> [Source extract]:
202993 – Add the timeout-factor parameter in browserperfdash-benchmark

Pablo Saavedra

Reported 2019-10-15 10:08:42 PDT

The timeout-factor is useful to run the tests in slower devices where the default timeout value defined in the .plan files is not high enough to let the tests end.

Pablo Saavedra

Comment 1 2019-10-15 10:12:18 PDT

Created attachment 380997 [details] patch

Pablo Saavedra

Comment 2 2019-10-16 00:06:26 PDT

Created attachment 381058 [details] patch

Carlos Alberto Lopez Perez

Comment 3 2019-10-18 06:24:56 PDT

Comment on attachment 381058 [details] patch View in context: https://bugs.webkit.org/attachment.cgi?id=381058&action=review > Tools/Scripts/webkitpy/browserperfdash/browserperfdash_runner.py:58 > + parser.add_argument('--timeout-factor', dest='timeoutFactorOverride', type=int, help='Timeout factor useful to run test in slower devices. e.g. 10') As a user reading the help, I would find the explanation about what timeout-factor is a bit confusing. I would write instead something like: "Multiply the test timeout by the given factor, useful to run tests in slower devices, e.g.: 10'

Pablo Saavedra

Comment 4 2019-10-18 06:32:46 PDT

Created attachment 381298 [details] patch

Carlos Alberto Lopez Perez

Comment 5 2019-10-18 07:14:03 PDT

I wonder if it would make sense to also add this parameter to Tools/Scripts/run-benchmark? I guess that if you are running the tests manually one by one with run-benchmark on a slow device it may be useful as well

Ryosuke Niwa

Comment 6 2019-10-18 15:42:44 PDT

Comment on attachment 381298 [details] patch The right fix is to create a new plan file for those slower devices.

> [Extracted entries]:
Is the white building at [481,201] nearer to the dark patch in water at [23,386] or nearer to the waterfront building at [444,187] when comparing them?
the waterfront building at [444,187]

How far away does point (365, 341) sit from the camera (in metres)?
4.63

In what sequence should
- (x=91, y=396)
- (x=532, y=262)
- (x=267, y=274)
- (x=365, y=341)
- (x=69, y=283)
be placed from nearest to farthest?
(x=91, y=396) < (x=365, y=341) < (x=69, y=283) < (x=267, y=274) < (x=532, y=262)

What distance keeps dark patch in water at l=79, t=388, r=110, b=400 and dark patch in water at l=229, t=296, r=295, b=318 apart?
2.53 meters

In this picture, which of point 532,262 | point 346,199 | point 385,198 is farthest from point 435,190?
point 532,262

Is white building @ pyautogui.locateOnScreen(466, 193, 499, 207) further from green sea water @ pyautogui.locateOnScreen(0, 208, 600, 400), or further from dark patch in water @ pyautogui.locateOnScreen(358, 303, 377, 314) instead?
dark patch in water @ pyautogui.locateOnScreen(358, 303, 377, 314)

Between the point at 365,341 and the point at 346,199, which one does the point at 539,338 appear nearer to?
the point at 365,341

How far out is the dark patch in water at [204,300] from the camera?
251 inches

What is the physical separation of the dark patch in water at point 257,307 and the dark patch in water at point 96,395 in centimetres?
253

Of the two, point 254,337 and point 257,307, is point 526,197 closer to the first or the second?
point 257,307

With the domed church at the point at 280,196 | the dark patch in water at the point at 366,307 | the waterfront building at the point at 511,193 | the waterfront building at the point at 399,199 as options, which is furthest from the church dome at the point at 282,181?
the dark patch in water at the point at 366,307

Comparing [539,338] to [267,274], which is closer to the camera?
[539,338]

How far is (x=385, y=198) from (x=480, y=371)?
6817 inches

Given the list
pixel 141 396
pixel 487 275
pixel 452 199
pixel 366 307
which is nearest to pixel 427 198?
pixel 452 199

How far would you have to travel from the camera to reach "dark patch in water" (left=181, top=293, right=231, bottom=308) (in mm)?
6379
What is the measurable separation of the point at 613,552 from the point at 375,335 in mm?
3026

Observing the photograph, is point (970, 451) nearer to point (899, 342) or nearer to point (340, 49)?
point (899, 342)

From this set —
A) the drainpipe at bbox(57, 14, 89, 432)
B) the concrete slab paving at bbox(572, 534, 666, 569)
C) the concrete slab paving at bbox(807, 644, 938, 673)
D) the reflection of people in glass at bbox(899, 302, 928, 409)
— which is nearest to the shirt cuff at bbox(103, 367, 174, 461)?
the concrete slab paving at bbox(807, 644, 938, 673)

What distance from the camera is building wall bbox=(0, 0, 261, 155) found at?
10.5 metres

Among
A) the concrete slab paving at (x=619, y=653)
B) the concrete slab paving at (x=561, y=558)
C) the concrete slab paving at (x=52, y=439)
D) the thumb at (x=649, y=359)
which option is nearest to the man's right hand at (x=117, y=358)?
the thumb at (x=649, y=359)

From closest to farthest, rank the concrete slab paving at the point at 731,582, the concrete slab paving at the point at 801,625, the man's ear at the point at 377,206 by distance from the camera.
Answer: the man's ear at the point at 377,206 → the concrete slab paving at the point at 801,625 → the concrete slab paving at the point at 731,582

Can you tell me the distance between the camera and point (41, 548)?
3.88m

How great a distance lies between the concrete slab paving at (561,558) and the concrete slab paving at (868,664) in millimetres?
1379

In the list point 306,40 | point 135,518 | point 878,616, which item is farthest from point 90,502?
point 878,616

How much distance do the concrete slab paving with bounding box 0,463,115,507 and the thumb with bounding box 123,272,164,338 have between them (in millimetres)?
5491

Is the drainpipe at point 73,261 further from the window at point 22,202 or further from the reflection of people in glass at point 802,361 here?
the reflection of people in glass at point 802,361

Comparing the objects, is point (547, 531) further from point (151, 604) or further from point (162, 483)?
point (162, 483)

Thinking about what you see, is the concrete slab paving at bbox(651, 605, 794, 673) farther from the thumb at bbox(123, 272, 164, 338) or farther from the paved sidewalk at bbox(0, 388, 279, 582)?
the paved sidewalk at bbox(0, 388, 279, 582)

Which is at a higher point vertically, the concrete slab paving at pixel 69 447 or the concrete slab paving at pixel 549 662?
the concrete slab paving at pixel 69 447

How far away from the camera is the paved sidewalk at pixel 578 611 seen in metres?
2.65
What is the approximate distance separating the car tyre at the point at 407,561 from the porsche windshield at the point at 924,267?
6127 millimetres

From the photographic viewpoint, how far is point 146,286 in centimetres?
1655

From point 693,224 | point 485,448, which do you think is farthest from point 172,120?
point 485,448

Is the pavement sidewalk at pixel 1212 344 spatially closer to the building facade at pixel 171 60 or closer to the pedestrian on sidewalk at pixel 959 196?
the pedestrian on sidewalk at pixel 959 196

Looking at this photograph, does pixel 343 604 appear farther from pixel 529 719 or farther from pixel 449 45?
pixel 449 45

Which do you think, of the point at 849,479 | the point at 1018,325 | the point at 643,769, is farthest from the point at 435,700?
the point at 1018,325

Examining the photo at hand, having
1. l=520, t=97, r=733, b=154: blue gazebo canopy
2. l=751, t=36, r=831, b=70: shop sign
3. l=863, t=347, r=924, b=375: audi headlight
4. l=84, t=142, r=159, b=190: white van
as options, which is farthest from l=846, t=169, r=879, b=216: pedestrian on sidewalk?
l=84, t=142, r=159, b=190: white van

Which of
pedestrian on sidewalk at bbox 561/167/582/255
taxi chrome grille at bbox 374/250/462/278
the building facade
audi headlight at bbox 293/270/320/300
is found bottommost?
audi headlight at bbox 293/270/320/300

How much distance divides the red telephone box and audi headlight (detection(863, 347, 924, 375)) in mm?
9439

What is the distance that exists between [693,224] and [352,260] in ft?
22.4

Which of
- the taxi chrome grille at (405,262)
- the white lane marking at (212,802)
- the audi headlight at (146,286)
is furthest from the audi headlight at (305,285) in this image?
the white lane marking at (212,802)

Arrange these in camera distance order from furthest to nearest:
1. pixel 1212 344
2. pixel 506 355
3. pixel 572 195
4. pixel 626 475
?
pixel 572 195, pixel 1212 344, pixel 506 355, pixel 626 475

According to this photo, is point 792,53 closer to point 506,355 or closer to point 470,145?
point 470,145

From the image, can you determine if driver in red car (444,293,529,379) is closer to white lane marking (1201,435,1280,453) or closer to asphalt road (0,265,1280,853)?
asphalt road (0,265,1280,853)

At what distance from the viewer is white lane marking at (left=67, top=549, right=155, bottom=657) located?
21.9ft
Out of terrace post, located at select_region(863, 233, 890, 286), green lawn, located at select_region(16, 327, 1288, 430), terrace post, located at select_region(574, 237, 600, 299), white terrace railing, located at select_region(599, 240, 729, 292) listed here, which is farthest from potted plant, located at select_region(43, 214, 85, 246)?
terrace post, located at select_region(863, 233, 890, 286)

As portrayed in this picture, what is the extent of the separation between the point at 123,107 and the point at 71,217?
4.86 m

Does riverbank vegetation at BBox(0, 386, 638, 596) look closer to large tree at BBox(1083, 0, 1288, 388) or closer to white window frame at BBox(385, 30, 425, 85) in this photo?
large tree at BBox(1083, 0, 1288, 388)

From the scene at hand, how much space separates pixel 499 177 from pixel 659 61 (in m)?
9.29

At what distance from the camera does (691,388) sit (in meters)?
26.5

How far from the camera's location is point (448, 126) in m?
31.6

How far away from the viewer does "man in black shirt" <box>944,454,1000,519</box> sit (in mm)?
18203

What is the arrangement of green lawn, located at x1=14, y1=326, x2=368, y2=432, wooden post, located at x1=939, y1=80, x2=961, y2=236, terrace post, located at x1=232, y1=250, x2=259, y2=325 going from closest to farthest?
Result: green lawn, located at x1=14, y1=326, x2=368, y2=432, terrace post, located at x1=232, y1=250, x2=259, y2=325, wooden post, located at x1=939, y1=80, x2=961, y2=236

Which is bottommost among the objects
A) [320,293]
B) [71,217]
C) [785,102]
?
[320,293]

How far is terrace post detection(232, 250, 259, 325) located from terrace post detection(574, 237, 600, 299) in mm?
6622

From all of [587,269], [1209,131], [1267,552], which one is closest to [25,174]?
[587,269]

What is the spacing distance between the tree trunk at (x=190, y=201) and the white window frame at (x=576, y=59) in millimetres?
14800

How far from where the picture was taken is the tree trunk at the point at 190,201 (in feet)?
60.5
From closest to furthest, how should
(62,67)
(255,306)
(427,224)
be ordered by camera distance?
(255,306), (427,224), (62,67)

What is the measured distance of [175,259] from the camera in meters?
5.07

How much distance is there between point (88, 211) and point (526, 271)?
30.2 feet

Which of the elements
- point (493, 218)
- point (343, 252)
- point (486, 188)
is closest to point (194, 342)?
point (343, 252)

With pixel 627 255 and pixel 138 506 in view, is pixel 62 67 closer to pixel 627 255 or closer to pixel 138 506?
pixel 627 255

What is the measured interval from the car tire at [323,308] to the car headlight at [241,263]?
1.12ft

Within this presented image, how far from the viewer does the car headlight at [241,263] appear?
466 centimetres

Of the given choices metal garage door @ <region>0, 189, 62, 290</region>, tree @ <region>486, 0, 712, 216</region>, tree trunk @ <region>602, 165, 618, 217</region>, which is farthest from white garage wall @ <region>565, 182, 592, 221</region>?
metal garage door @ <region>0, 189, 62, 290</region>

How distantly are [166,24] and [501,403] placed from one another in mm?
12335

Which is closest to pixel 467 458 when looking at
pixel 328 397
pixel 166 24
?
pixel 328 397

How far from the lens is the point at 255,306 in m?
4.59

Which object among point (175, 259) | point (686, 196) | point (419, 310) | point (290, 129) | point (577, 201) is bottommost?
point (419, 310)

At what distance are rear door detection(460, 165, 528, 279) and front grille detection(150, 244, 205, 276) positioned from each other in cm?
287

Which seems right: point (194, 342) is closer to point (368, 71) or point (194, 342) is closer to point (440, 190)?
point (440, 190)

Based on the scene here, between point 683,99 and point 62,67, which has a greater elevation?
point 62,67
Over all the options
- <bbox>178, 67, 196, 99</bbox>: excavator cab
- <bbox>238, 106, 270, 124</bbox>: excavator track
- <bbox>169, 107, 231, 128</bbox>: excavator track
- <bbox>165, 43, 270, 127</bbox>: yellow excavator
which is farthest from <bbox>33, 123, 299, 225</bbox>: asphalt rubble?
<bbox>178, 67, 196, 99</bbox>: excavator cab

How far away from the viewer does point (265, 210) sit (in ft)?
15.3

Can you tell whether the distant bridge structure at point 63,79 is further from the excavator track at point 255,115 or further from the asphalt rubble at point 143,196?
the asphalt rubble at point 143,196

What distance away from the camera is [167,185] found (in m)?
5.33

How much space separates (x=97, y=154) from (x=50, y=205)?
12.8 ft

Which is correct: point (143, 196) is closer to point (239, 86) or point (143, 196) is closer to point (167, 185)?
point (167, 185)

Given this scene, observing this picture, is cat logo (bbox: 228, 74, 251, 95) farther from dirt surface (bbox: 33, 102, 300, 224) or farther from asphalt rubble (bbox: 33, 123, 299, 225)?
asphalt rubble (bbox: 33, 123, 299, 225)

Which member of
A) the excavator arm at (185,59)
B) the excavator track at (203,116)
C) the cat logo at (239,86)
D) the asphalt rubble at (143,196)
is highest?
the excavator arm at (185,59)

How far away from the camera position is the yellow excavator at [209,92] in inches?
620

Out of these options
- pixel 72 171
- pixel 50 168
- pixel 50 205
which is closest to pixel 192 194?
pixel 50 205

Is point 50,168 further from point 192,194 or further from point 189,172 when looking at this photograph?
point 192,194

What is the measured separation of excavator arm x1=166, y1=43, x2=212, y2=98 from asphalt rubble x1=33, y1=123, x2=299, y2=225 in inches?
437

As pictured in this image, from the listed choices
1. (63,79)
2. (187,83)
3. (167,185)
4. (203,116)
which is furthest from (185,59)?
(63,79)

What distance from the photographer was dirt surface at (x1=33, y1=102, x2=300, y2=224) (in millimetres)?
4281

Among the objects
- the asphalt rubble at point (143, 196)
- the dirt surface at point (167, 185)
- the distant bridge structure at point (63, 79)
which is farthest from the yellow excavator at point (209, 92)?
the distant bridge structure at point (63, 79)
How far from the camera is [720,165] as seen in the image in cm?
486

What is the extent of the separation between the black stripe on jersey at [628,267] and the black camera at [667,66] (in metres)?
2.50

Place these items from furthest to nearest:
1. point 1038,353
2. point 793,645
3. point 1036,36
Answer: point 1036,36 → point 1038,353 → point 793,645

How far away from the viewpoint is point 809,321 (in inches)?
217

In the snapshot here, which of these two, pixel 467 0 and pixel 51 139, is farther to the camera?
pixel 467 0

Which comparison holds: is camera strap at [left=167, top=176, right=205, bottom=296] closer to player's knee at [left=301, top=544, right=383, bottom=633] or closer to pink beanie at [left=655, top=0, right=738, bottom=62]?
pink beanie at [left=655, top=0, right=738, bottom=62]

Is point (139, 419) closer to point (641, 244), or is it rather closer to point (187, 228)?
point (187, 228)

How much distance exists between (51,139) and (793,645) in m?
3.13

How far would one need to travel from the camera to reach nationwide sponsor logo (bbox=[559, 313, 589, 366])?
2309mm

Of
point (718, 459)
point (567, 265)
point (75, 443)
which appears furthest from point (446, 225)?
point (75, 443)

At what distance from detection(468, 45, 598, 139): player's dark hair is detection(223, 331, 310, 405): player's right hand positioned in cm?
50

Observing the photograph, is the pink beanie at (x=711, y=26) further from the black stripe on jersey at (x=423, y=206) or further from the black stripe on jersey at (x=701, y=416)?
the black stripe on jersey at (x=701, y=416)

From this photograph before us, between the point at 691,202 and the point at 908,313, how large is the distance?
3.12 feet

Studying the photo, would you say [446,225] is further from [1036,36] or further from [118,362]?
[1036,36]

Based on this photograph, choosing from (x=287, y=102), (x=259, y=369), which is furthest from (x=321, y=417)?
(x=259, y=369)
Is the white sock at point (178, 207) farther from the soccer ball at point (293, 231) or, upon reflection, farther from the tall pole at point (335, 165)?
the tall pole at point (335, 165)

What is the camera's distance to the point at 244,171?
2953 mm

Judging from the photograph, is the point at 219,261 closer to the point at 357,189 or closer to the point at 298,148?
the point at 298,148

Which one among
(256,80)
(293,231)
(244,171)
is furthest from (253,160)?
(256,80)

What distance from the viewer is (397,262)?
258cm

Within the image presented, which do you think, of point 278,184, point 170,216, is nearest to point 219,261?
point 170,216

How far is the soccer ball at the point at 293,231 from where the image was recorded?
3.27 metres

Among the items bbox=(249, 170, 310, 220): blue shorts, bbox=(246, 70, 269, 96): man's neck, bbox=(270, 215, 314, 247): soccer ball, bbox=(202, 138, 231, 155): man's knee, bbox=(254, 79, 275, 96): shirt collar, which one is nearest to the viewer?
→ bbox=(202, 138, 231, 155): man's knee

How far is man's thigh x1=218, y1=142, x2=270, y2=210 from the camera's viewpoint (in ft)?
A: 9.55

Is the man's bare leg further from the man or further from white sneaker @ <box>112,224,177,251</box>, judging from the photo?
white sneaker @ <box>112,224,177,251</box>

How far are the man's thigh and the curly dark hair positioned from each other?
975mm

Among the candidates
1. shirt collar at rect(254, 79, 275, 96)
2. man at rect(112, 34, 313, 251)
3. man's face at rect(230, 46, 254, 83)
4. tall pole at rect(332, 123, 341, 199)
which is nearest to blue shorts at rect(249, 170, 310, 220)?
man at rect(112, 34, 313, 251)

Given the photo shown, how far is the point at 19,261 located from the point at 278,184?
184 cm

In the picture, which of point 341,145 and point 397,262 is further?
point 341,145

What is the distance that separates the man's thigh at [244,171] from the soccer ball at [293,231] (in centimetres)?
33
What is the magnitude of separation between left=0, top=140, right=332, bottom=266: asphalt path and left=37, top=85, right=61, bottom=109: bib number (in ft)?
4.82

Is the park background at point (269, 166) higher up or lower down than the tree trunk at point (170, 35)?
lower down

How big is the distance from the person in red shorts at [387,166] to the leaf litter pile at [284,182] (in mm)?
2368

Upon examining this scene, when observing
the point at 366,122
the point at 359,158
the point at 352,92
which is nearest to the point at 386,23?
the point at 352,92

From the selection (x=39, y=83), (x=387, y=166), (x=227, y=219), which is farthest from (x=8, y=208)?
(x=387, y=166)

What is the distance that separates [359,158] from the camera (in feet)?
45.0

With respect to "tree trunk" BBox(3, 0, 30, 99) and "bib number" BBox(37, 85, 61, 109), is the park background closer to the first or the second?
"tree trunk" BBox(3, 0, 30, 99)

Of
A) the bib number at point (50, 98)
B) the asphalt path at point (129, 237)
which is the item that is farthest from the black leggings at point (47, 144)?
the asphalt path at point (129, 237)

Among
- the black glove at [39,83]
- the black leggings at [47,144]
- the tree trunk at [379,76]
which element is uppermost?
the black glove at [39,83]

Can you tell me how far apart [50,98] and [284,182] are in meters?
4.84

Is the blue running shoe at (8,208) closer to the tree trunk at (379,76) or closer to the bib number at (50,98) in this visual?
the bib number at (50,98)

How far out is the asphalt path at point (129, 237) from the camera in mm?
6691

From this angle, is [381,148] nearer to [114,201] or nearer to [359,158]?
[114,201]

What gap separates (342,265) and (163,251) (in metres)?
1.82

> [Task 1]:
Which attachment numbers appear in the bug report?
> [Task 2]:
Could you transcribe the bug report from "Created attachment 381298" to "those slower devices."?

> [Complete output 1]:
380997, 381058, 381298

> [Complete output 2]:
Created attachment 381298 [details] patch

Carlos Alberto Lopez Perez

Comment 5 2019-10-18 07:14:03 PDT

I wonder if it would make sense to also add this parameter to Tools/Scripts/run-benchmark? I guess that if you are running the tests manually one by one with run-benchmark on a slow device it may be useful as well

Ryosuke Niwa

Comment 6 2019-10-18 15:42:44 PDT

Comment on attachment 381298 [details] patch The right fix is to create a new plan file for those slower devices.